Sanders could change the Democratic Party—if he knew how to quit
Looking back now, it’s clear that Bernie Sanders reached the apex of his political power in the weeks leading up to the June 7 California primary. His improbable rise had galvanized millions. He’d put a scare into Hillary Clinton. Although he had no plausible shot by that point of winning the Democratic nomination, he looked capable of carrying California, which would have inflicted real damage on his rival. Clinton understood this and signaled she was ready to bargain for his endorsement. He never placed the call.
Sanders lost California, and he lost the nomination. And with each day that he withholds his endorsement, he loses a little more of the political capital he gained during the primaries. Sanders undoubtedly shifted the balance of power in the Democratic Party and exposed its generational future. But his personal involvement in these changes is quickly fading.
History is full of examples of candidates who ran thrilling primary races, came up short, and then translated that excitement into tangible gains: a key cabinet post (Hillary Clinton), a future candidacy (Ronald Reagan, Gary Hart), or influence in the next administration through personnel appointments or policy commitments.

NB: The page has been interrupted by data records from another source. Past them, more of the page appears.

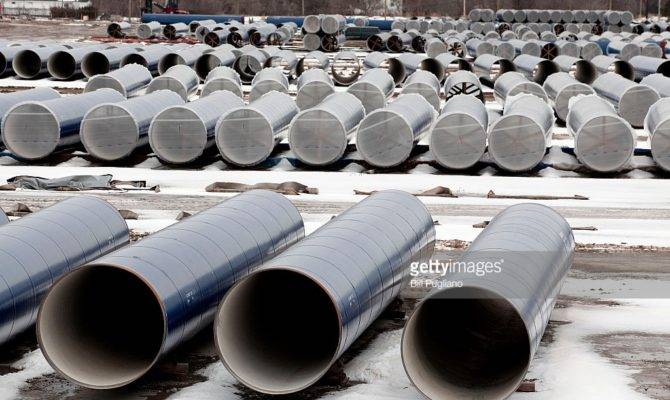 New Water Pipes Awaiting Installation Shown Along Route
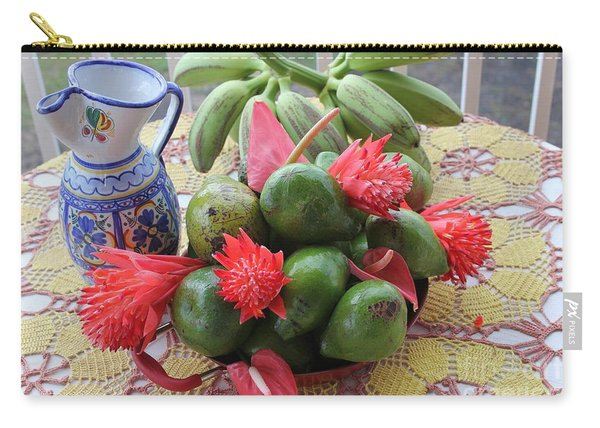 Avocado Time Carry-all Pouch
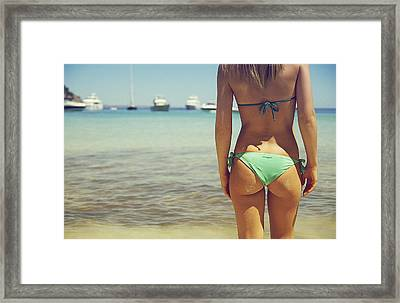 Hungarian Girl In Mallorca Framed Print by Andy Quarius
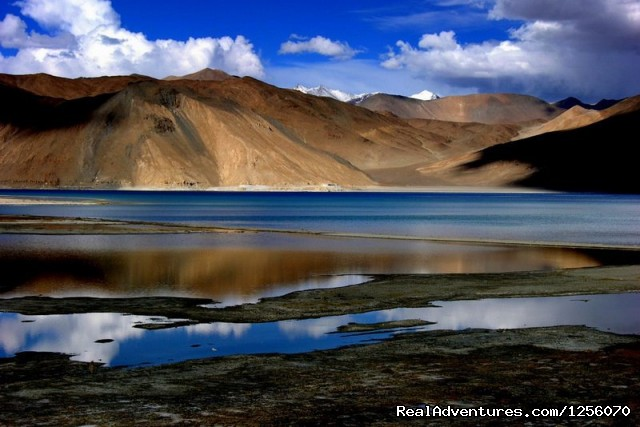 Image #1 of 1 - Trekking in Ladakh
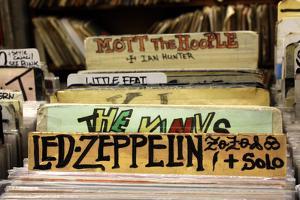 Bleeker Street Record Shop NYC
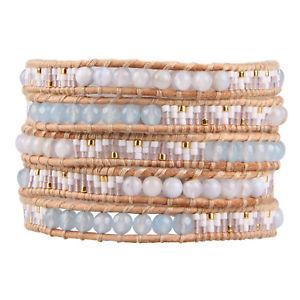 【送料無料】ブレスレット アクセサリ― ラップブレスレットチェーンヒスイシードビーズkelitch handwoven jade seed beads on leather charm 5 wrap bracelet chain jewelry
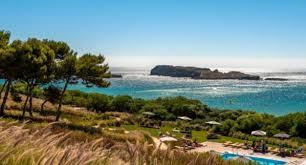 martinhal family hotels resorts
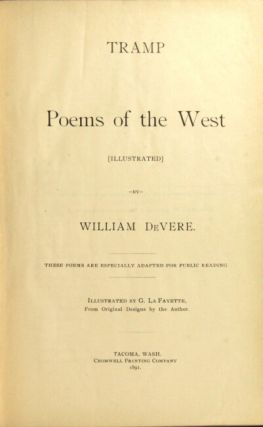Tramp poems of the West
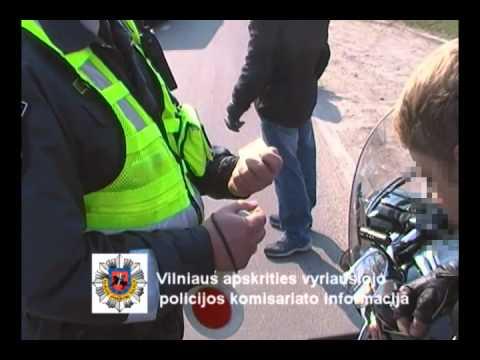 15min.lt - kultūringas policininkų pasikalbėjimas su motociklininkais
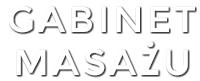 gabinet-logo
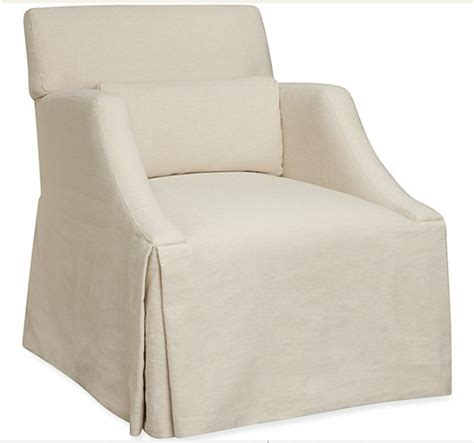 lee furniture slipcovers chair slipcovers or upholstery image from lee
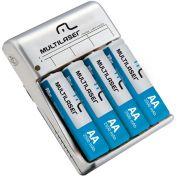 Carregador De Pilhas AA/AAA + 4 Pilhas AA 2500mah Multilaser Cb054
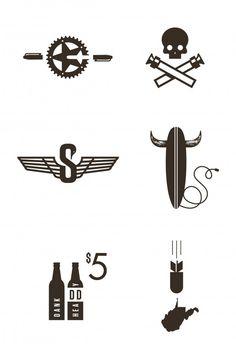 J Fletcher Design icons for his Groomsmen.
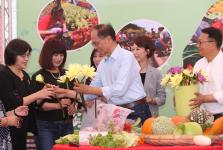 游锡坤等召开有机农业促进法规通过记者会暨有机农特产品展售活动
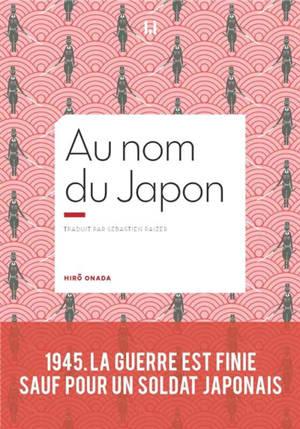 Au nom du Japon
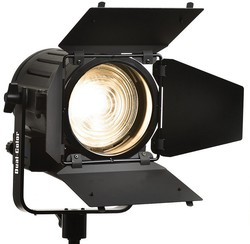 LUPO DAYLED 650 DUAL COLOR LED FRESNEL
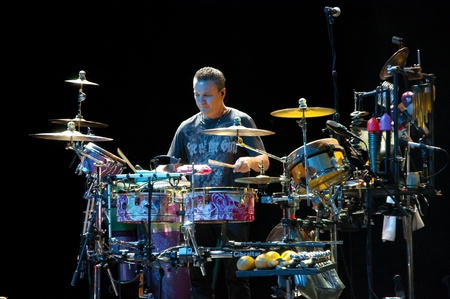 percussionist: Karl Perazzo. Carlos Santana concert Crocus City Hall in Moscow.  July 17, 2011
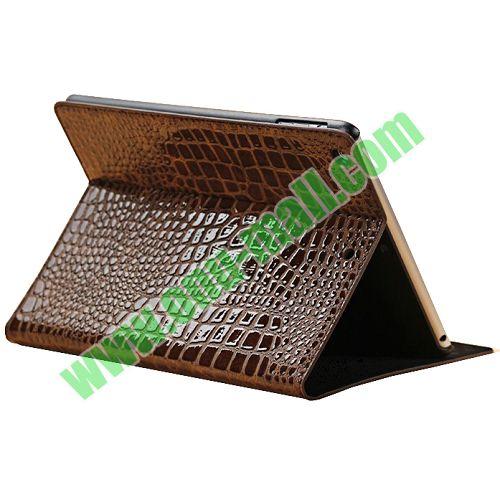 Crocodile Texture Smart Cover Case for iPad Air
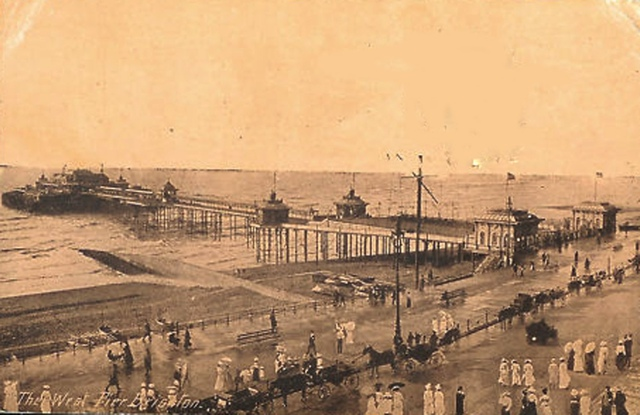 West_Pier_popular old photo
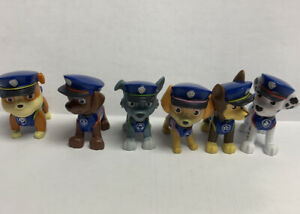 Spin Master Paw Patrol Ultimate Rescue Police Pup figures HTF Rubble Skye & More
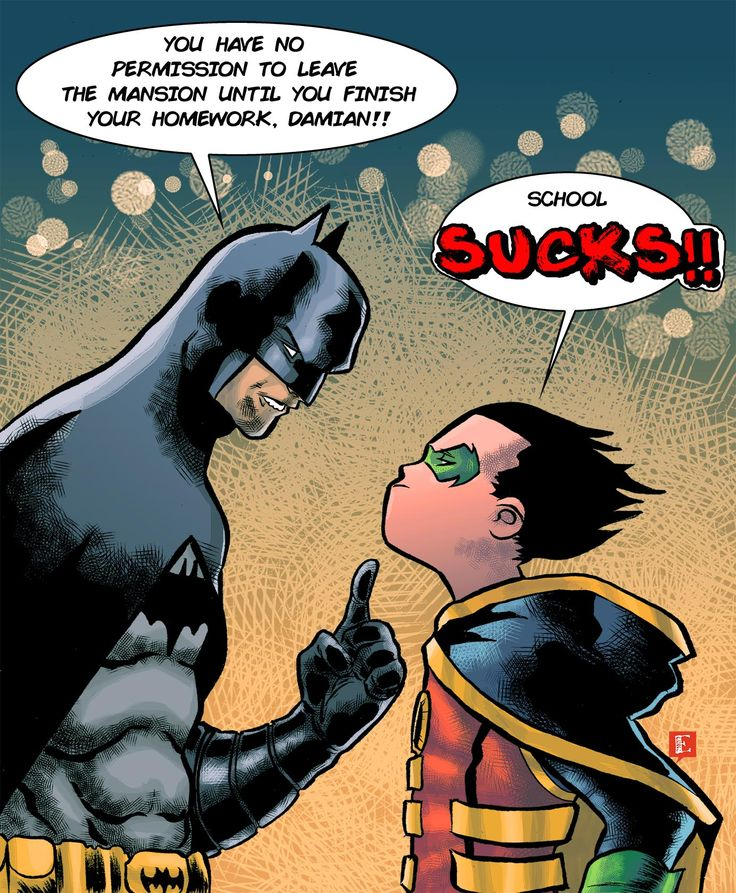 Batman has parental issues too. Batman & Robin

Sanders could have ranked among them. But, for reasons rooted in his personality and aloof political style, it looks like he won’t. He’s trapped by an inability, baffling even to some of his supporters, to end his campaign on advantageous terms. For weeks he’s swerved like a loose fire hose between gruff suggestions of support for Clinton—saying he’ll do all he can to stop Donald Trump—and threats to keep fighting her straight through the convention, possibly expecting she’d be indicted for maintaining a private e-mail server as secretary of state. (On July 6, the day after the FBI said it wouldn’t recommend any charges, the Department of Justice said none would be pressed.)
Asked recently by NBC’s Andrea Mitchell why he wouldn’t back Clinton,
Sanders replied as if the primary battle were still raging: “It’s not a question of my endorsement. It’s a question of the American people understanding that Secretary Clinton is prepared to stand with them as they work longer hours for low wages, as they cannot afford health care, as their kids can’t afford to go to college. Make it clear that she is on their side, that she is prepared to take on Wall Street, the drug companies, fossil fuel industry. Deal with the global crisis of climate change. I have no doubt that if Secretary Clinton makes that position, those positions clear, she will defeat Trump and defeat him by a very wide margin.” Here was Sanders still piously insisting on complete capitulation—even though Clinton beat him by a larger margin than Barack Obama had beaten her eight years earlier.
What’s the matter with Sanders? Every Democrat not fully in thrall to him wants to know. Clinton officials privately seethe at his continued criticism. Liberals who once cheered his ascent now worry he could divide the party with catastrophic results: a Trump presidency. Sympathetic voices such as Washington Post columnist E.J. Dionne have nervously reminded Sanders of his “moral obligation to help Clinton,” while the Huffington Post has veered toward outright alarm at his “bewildering” behavior.
In running for president, Sanders transformed Democratic politics by demonstrating that blunt talk about economic inequality can animate a broad portion of the electorate and isn’t the political killer Democratic strategists believed. For years, the Republican charge of “class warfare” cowed many Democrats from speaking out. Sanders showed they needn’t worry any longer. “The charge of ‘class warfare’ was a very powerful obstacle for us for years, and it died this year. I give Sanders some credit for that,” says Barney Frank, the liberal former congressman from Massachusetts and longtime Sanders colleague. “But I think he’s already eroded much of what he gained. If the goal is to maximize your impact on public policy, then he’s making serious mistakes. There are more and more people angry at him.” A Sanders spokesman declined to comment.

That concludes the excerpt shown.